Chapter-a-Day Isaiah 43

Danger. "Don't be afraid, I've redeemed you. I've called your name. You're mine. When you're in over your head, I'll be there with you. When you're in rough waters, you will not go down. When you're between a rock and a hard place, it won't be a dead end— Because I am God, your personal God, The Holy of Israel, your Savior." Isaiah 43: 1b-3a (MSG)

I'm in over my head...because I chose to jump in the deep end.

I'm in rough waters...because I dismissed the dark clouds on the far horizon.

I'm between a rock and a hard place...because I just had to check out what was over the edge of the cliff.

Despite my willfulness, in spite of my foolishness, undeterred by my senseless choices, God is there to protect, to save, and to guide.

Creative Commons photo courtesy of Flickr and squeakywheel

May 17, 2010

Chapter-a-Day Isaiah 42

Many paths from which to choose. "But I'll take the hand of those who don't know the way, who can't see where they're going. I'll be a personal guide to them, directing them through unknown country. I'll be right there to show them what roads to take, make sure they don't fall into the ditch. These are the things I'll be doing for them— sticking with them, not leaving them for a minute." Isaiah 42:16 (MSG)

There are mornings when I wake up and set out with no clear sense of direction, but with an overwhelming sense of burden. Everything seems muddled and the road ahead seems to branch off in a million different directions. I feel the need to take three or four different paths today because of competing demands. Which way do I go first? Which path should take precedent? If I take that path, will it eventually merge with the others? Maybe this is the wrong way to start.

This is why I regularly find it beneficial to start the day in a little quiet time with God and His Message. I regularly find God speaks directly into my circumstances and my need through which ever chapter we're reading.

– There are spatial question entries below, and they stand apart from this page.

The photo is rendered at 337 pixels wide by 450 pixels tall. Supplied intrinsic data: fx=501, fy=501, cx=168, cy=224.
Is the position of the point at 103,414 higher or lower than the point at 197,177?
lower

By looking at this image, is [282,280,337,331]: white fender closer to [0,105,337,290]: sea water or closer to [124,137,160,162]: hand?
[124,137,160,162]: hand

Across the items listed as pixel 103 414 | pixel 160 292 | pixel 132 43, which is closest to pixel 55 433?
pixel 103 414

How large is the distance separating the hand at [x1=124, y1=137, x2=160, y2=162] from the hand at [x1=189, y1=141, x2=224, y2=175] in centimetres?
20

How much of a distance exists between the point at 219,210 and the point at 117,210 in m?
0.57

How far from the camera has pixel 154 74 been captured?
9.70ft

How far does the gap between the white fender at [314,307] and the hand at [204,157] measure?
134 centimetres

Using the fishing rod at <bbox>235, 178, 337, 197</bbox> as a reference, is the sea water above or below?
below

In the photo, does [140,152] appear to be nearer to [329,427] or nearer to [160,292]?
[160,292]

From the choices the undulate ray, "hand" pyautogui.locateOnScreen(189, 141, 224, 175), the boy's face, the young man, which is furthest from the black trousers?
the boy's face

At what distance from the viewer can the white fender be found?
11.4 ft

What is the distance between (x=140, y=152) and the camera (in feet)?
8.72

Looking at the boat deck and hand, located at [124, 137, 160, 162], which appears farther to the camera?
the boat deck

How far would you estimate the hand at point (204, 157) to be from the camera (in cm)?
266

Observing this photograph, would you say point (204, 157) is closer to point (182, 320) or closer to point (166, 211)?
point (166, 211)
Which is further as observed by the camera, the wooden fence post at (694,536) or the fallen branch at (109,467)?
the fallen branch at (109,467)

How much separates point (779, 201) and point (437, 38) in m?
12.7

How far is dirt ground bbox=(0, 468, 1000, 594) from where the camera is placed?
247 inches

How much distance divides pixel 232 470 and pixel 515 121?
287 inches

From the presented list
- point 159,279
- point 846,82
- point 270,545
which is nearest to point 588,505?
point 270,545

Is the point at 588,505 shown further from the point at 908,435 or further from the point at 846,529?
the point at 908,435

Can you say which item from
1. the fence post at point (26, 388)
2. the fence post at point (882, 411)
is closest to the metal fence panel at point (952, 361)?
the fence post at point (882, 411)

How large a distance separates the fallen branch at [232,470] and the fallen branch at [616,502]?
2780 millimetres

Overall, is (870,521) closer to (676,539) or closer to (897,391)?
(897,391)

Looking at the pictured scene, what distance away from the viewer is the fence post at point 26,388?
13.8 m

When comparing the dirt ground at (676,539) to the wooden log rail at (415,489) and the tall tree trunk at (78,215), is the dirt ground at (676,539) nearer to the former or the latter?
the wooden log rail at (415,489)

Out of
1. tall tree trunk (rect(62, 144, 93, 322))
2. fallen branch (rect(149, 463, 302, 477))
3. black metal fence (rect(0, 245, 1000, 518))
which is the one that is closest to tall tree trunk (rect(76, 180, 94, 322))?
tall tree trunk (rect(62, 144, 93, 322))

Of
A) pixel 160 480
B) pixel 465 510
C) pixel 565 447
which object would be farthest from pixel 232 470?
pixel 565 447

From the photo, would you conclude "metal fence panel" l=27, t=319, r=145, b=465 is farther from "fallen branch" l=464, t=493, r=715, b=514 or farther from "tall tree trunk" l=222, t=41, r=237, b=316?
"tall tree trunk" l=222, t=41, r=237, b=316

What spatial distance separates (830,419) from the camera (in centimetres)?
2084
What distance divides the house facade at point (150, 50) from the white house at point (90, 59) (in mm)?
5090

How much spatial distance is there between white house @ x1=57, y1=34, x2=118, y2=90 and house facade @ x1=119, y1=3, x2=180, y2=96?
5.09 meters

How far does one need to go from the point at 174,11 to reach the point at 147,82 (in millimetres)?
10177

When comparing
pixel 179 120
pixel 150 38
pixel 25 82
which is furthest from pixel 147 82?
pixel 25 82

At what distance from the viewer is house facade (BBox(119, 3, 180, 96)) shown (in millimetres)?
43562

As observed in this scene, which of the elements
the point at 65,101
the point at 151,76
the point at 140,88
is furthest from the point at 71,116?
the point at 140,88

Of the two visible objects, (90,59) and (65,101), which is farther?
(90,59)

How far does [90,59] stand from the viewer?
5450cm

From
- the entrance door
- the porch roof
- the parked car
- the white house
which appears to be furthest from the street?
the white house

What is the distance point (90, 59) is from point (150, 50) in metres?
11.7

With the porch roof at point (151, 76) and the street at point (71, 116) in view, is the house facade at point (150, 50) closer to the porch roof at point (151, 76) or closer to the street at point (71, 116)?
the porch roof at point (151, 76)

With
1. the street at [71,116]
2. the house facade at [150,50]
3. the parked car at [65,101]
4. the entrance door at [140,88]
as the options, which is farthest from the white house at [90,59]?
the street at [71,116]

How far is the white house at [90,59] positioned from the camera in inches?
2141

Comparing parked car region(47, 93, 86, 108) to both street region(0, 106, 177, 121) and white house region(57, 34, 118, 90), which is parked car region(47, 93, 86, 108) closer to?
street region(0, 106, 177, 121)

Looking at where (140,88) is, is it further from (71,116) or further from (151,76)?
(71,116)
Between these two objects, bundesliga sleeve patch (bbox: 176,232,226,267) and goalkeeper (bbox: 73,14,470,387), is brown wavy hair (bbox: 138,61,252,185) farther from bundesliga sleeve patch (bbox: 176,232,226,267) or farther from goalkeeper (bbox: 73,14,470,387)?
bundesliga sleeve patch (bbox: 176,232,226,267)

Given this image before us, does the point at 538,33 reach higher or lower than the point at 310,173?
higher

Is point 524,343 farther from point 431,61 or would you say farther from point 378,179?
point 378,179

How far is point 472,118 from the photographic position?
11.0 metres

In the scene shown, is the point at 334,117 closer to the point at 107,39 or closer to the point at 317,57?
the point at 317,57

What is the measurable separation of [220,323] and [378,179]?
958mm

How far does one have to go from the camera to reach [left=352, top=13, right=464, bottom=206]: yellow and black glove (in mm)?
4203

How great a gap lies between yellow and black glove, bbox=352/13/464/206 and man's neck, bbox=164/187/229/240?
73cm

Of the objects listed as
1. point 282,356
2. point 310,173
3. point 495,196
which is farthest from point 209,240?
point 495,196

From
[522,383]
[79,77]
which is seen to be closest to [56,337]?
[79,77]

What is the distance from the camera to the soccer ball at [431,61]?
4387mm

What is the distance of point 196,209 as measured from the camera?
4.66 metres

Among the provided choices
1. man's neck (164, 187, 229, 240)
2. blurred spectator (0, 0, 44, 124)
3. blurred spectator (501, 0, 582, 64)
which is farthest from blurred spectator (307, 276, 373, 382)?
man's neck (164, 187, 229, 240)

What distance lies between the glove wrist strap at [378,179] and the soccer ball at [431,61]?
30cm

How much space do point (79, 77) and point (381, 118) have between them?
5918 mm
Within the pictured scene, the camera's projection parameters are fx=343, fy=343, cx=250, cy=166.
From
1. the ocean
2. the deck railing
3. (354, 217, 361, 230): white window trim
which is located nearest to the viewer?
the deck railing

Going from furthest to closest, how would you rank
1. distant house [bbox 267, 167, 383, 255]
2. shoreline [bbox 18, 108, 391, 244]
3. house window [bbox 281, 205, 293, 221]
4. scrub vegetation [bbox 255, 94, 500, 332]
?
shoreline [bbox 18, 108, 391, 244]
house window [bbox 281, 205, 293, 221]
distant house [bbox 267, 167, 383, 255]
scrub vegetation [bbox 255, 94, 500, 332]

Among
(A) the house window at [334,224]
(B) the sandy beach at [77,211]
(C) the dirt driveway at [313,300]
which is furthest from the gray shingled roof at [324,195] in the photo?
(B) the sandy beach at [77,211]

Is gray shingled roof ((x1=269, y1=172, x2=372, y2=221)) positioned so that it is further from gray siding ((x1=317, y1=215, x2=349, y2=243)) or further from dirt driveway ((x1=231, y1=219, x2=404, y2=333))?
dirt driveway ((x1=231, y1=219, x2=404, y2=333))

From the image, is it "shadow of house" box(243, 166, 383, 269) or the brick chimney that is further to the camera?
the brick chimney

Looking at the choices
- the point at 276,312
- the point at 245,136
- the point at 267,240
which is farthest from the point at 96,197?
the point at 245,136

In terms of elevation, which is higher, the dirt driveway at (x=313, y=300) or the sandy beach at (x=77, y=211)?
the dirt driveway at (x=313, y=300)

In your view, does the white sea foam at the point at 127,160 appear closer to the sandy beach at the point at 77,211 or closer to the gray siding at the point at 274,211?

I'm headed off into the day, but I know God has a hold of my hand. He is directing me. He won't leave me for a second.

Thanks for the reminder, God. I needed it today.

  Creative Commons photo courtesy of Flickr and wheatfields

May 13, 2010

Chapter-a-Day Isaiah 41

Everyone needs a first aid kit. Don't panic. I'm with you. There's no need to fear for I'm your God. I'll give you strength. I'll help you. I'll hold you steady, keep a firm grip on you.Isaiah 41:10 (MSG)

There is a first aid kit in the back of my car. There's another one in the boat at the lake. When I was a lifeguard as a teen it was mandatory to know where the first aid kit was located. You never know when you might need it. It was, perhaps, that very realization as a teenager which made me think about the idea of a spiritual first aid kit.

It was simple. I jotted down a few verses that provided me with encouragement and reminded me of God's faithful provision, power, protection and promise. Isaiah 41:10 was always one of the verses in my "kit." I would then fold up the paper and stick it in my pocket. Throughout the day, as I reached into my pocket and felt the paper there, I was reminded of God's message. I would quickly, mentally think through the verses. When stress or anxiety would rise, I would reach into my pocket, or simply remember what was there. The verses popped to mind and reminded me of God's presence. The simple discipline of responding to negative emotion with positive reinforcement from God's Message was a lifesaver.

Throughout my life, as I have faced difficult legs of life's journey, I've gone back to the practice of sticking a spiritual first aid kit in my pocket.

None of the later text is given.